■ **EXERCISE DETAILS**: Reproduce the records exactly.

■ **RAW DATA**:
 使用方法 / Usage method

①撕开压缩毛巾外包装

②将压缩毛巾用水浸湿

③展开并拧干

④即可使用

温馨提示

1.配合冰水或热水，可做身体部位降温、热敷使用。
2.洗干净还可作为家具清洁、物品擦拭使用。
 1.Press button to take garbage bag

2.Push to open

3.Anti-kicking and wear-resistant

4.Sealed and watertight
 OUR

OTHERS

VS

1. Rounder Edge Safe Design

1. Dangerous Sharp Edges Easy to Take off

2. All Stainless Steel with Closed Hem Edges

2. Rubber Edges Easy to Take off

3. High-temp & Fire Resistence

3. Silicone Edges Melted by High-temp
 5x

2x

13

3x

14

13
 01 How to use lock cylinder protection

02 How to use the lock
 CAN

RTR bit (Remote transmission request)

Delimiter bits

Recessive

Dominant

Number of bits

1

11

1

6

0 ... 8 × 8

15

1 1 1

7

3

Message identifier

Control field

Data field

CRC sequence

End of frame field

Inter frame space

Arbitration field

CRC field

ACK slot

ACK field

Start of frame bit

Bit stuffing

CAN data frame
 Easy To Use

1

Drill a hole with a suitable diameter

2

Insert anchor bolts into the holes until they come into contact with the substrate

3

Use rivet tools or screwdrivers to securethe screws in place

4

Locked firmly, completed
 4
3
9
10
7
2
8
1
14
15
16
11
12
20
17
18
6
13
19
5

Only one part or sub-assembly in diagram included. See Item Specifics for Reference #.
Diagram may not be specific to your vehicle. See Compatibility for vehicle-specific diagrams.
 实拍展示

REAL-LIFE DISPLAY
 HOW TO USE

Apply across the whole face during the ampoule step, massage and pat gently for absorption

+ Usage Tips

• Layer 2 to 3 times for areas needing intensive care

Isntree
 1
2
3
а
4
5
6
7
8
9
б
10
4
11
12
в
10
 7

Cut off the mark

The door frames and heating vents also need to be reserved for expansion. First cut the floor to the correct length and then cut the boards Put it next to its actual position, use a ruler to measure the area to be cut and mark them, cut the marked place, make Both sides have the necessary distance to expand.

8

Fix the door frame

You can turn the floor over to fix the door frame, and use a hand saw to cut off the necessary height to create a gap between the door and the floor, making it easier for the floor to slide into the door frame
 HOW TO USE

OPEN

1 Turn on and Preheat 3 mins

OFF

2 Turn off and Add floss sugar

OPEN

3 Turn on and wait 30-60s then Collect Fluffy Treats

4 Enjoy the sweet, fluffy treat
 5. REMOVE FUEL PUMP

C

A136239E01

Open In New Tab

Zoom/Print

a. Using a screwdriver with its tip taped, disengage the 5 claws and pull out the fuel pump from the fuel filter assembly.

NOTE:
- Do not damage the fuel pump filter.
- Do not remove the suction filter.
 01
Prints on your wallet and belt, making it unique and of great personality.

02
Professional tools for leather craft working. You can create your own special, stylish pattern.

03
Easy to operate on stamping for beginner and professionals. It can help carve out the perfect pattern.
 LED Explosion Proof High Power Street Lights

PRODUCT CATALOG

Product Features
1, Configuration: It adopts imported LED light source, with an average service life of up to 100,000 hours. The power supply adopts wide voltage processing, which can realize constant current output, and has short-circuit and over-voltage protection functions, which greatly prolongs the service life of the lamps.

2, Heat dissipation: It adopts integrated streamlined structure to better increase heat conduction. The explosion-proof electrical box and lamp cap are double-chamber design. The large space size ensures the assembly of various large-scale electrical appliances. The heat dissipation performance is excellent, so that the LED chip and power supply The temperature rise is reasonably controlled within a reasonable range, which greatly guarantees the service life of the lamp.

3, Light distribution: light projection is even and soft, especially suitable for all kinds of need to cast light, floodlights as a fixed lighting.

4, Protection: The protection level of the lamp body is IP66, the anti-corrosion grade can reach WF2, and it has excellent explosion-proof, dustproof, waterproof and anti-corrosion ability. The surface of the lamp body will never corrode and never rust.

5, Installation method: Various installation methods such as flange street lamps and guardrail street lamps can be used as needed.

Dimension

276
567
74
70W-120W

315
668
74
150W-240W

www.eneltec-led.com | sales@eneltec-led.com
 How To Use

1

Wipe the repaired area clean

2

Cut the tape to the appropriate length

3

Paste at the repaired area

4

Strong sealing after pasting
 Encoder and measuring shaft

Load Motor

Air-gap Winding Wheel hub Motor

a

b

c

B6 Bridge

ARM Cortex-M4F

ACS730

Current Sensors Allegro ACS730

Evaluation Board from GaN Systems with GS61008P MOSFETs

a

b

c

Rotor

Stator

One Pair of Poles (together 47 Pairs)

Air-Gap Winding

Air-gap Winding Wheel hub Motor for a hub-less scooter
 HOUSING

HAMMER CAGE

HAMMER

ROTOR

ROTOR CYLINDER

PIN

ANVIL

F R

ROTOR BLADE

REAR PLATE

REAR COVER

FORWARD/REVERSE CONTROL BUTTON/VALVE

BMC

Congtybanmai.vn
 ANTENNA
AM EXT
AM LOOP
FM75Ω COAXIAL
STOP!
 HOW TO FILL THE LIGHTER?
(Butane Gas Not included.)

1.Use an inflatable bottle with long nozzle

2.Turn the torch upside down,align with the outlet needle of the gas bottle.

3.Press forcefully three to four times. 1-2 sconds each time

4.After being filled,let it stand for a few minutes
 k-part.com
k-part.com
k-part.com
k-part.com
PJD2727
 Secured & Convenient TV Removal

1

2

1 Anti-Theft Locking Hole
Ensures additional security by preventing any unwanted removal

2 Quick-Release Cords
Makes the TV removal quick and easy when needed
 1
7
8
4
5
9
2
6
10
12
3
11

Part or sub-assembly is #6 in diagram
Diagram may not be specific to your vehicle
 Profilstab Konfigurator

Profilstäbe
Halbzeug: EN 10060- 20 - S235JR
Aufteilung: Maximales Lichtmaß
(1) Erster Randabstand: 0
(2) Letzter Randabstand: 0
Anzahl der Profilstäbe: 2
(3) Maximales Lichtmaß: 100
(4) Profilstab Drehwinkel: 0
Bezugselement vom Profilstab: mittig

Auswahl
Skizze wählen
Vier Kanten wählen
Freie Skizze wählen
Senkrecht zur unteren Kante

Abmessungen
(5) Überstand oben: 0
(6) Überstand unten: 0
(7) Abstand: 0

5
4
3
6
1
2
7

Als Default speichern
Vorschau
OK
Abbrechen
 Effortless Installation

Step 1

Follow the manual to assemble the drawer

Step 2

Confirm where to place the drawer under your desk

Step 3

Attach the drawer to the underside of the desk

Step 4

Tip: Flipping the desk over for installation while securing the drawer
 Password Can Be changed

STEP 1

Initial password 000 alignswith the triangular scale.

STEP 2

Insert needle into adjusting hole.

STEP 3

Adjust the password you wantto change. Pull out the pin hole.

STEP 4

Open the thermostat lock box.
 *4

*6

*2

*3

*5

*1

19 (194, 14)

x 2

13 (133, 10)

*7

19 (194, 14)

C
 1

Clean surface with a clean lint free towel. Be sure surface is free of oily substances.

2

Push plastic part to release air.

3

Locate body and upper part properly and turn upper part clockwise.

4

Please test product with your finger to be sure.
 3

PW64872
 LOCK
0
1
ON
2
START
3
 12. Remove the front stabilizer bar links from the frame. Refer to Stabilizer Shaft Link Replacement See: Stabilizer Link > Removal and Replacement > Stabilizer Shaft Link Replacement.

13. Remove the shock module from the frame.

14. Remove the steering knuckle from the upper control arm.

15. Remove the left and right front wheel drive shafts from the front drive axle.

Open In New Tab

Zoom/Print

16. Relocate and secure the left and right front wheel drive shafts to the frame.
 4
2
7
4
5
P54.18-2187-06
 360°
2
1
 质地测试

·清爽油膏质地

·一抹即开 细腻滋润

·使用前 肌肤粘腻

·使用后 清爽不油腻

■ **EXERCISE RESULT**:
 使用方法 / Usage method

①撕开压缩毛巾外包装

②将压缩毛巾用水浸湿

③展开并拧干

④即可使用

温馨提示

1.配合冰水或热水，可做身体部位降温、热敷使用。
2.洗干净还可作为家具清洁、物品擦拭使用。
 1.Press button to take garbage bag

2.Push to open

3.Anti-kicking and wear-resistant

4.Sealed and watertight
 OUR

OTHERS

VS

1. Rounder Edge Safe Design

1. Dangerous Sharp Edges Easy to Take off

2. All Stainless Steel with Closed Hem Edges

2. Rubber Edges Easy to Take off

3. High-temp & Fire Resistence

3. Silicone Edges Melted by High-temp
 5x

2x

13

3x

14

13
 01 How to use lock cylinder protection

02 How to use the lock
 CAN

RTR bit (Remote transmission request)

Delimiter bits

Recessive

Dominant

Number of bits

1

11

1

6

0 ... 8 × 8

15

1 1 1

7

3

Message identifier

Control field

Data field

CRC sequence

End of frame field

Inter frame space

Arbitration field

CRC field

ACK slot

ACK field

Start of frame bit

Bit stuffing

CAN data frame
 Easy To Use

1

Drill a hole with a suitable diameter

2

Insert anchor bolts into the holes until they come into contact with the substrate

3

Use rivet tools or screwdrivers to securethe screws in place

4

Locked firmly, completed
 4
3
9
10
7
2
8
1
14
15
16
11
12
20
17
18
6
13
19
5

Only one part or sub-assembly in diagram included. See Item Specifics for Reference #.
Diagram may not be specific to your vehicle. See Compatibility for vehicle-specific diagrams.
 实拍展示

REAL-LIFE DISPLAY
 HOW TO USE

Apply across the whole face during the ampoule step, massage and pat gently for absorption

+ Usage Tips

• Layer 2 to 3 times for areas needing intensive care

Isntree
 1
2
3
а
4
5
6
7
8
9
б
10
4
11
12
в
10
 7

Cut off the mark

The door frames and heating vents also need to be reserved for expansion. First cut the floor to the correct length and then cut the boards Put it next to its actual position, use a ruler to measure the area to be cut and mark them, cut the marked place, make Both sides have the necessary distance to expand.

8

Fix the door frame

You can turn the floor over to fix the door frame, and use a hand saw to cut off the necessary height to create a gap between the door and the floor, making it easier for the floor to slide into the door frame
 HOW TO USE

OPEN

1 Turn on and Preheat 3 mins

OFF

2 Turn off and Add floss sugar

OPEN

3 Turn on and wait 30-60s then Collect Fluffy Treats

4 Enjoy the sweet, fluffy treat
 5. REMOVE FUEL PUMP

C

A136239E01

Open In New Tab

Zoom/Print

a. Using a screwdriver with its tip taped, disengage the 5 claws and pull out the fuel pump from the fuel filter assembly.

NOTE:
- Do not damage the fuel pump filter.
- Do not remove the suction filter.
 01
Prints on your wallet and belt, making it unique and of great personality.

02
Professional tools for leather craft working. You can create your own special, stylish pattern.

03
Easy to operate on stamping for beginner and professionals. It can help carve out the perfect pattern.
 LED Explosion Proof High Power Street Lights

PRODUCT CATALOG

Product Features
1, Configuration: It adopts imported LED light source, with an average service life of up to 100,000 hours. The power supply adopts wide voltage processing, which can realize constant current output, and has short-circuit and over-voltage protection functions, which greatly prolongs the service life of the lamps.

2, Heat dissipation: It adopts integrated streamlined structure to better increase heat conduction. The explosion-proof electrical box and lamp cap are double-chamber design. The large space size ensures the assembly of various large-scale electrical appliances. The heat dissipation performance is excellent, so that the LED chip and power supply The temperature rise is reasonably controlled within a reasonable range, which greatly guarantees the service life of the lamp.

3, Light distribution: light projection is even and soft, especially suitable for all kinds of need to cast light, floodlights as a fixed lighting.

4, Protection: The protection level of the lamp body is IP66, the anti-corrosion grade can reach WF2, and it has excellent explosion-proof, dustproof, waterproof and anti-corrosion ability. The surface of the lamp body will never corrode and never rust.

5, Installation method: Various installation methods such as flange street lamps and guardrail street lamps can be used as needed.

Dimension

276
567
74
70W-120W

315
668
74
150W-240W

www.eneltec-led.com | sales@eneltec-led.com
 How To Use

1

Wipe the repaired area clean

2

Cut the tape to the appropriate length

3

Paste at the repaired area

4

Strong sealing after pasting
 Encoder and measuring shaft

Load Motor

Air-gap Winding Wheel hub Motor

a

b

c

B6 Bridge

ARM Cortex-M4F

ACS730

Current Sensors Allegro ACS730

Evaluation Board from GaN Systems with GS61008P MOSFETs

a

b

c

Rotor

Stator

One Pair of Poles (together 47 Pairs)

Air-Gap Winding

Air-gap Winding Wheel hub Motor for a hub-less scooter
 HOUSING

HAMMER CAGE

HAMMER

ROTOR

ROTOR CYLINDER

PIN

ANVIL

F R

ROTOR BLADE

REAR PLATE

REAR COVER

FORWARD/REVERSE CONTROL BUTTON/VALVE

BMC

Congtybanmai.vn
 ANTENNA
AM EXT
AM LOOP
FM75Ω COAXIAL
STOP!
 HOW TO FILL THE LIGHTER?
(Butane Gas Not included.)

1.Use an inflatable bottle with long nozzle

2.Turn the torch upside down,align with the outlet needle of the gas bottle.

3.Press forcefully three to four times. 1-2 sconds each time

4.After being filled,let it stand for a few minutes
 k-part.com
k-part.com
k-part.com
k-part.com
PJD2727
 Secured & Convenient TV Removal

1

2

1 Anti-Theft Locking Hole
Ensures additional security by preventing any unwanted removal

2 Quick-Release Cords
Makes the TV removal quick and easy when needed
 1
7
8
4
5
9
2
6
10
12
3
11

Part or sub-assembly is #6 in diagram
Diagram may not be specific to your vehicle
 Profilstab Konfigurator

Profilstäbe
Halbzeug: EN 10060- 20 - S235JR
Aufteilung: Maximales Lichtmaß
(1) Erster Randabstand: 0
(2) Letzter Randabstand: 0
Anzahl der Profilstäbe: 2
(3) Maximales Lichtmaß: 100
(4) Profilstab Drehwinkel: 0
Bezugselement vom Profilstab: mittig

Auswahl
Skizze wählen
Vier Kanten wählen
Freie Skizze wählen
Senkrecht zur unteren Kante

Abmessungen
(5) Überstand oben: 0
(6) Überstand unten: 0
(7) Abstand: 0

5
4
3
6
1
2
7

Als Default speichern
Vorschau
OK
Abbrechen
 Effortless Installation

Step 1

Follow the manual to assemble the drawer

Step 2

Confirm where to place the drawer under your desk

Step 3

Attach the drawer to the underside of the desk

Step 4

Tip: Flipping the desk over for installation while securing the drawer
 Password Can Be changed

STEP 1

Initial password 000 alignswith the triangular scale.

STEP 2

Insert needle into adjusting hole.

STEP 3

Adjust the password you wantto change. Pull out the pin hole.

STEP 4

Open the thermostat lock box.
 *4

*6

*2

*3

*5

*1

19 (194, 14)

x 2

13 (133, 10)

*7

19 (194, 14)

C
 1

Clean surface with a clean lint free towel. Be sure surface is free of oily substances.

2

Push plastic part to release air.

3

Locate body and upper part properly and turn upper part clockwise.

4

Please test product with your finger to be sure.
 3

PW64872
 LOCK
0
1
ON
2
START
3
 12. Remove the front stabilizer bar links from the frame. Refer to Stabilizer Shaft Link Replacement See: Stabilizer Link > Removal and Replacement > Stabilizer Shaft Link Replacement.

13. Remove the shock module from the frame.

14. Remove the steering knuckle from the upper control arm.

15. Remove the left and right front wheel drive shafts from the front drive axle.

Open In New Tab

Zoom/Print

16. Relocate and secure the left and right front wheel drive shafts to the frame.
 4
2
7
4
5
P54.18-2187-06
 360°
2
1
 质地测试

·清爽油膏质地

·一抹即开 细腻滋润

·使用前 肌肤粘腻

·使用后 清爽不油腻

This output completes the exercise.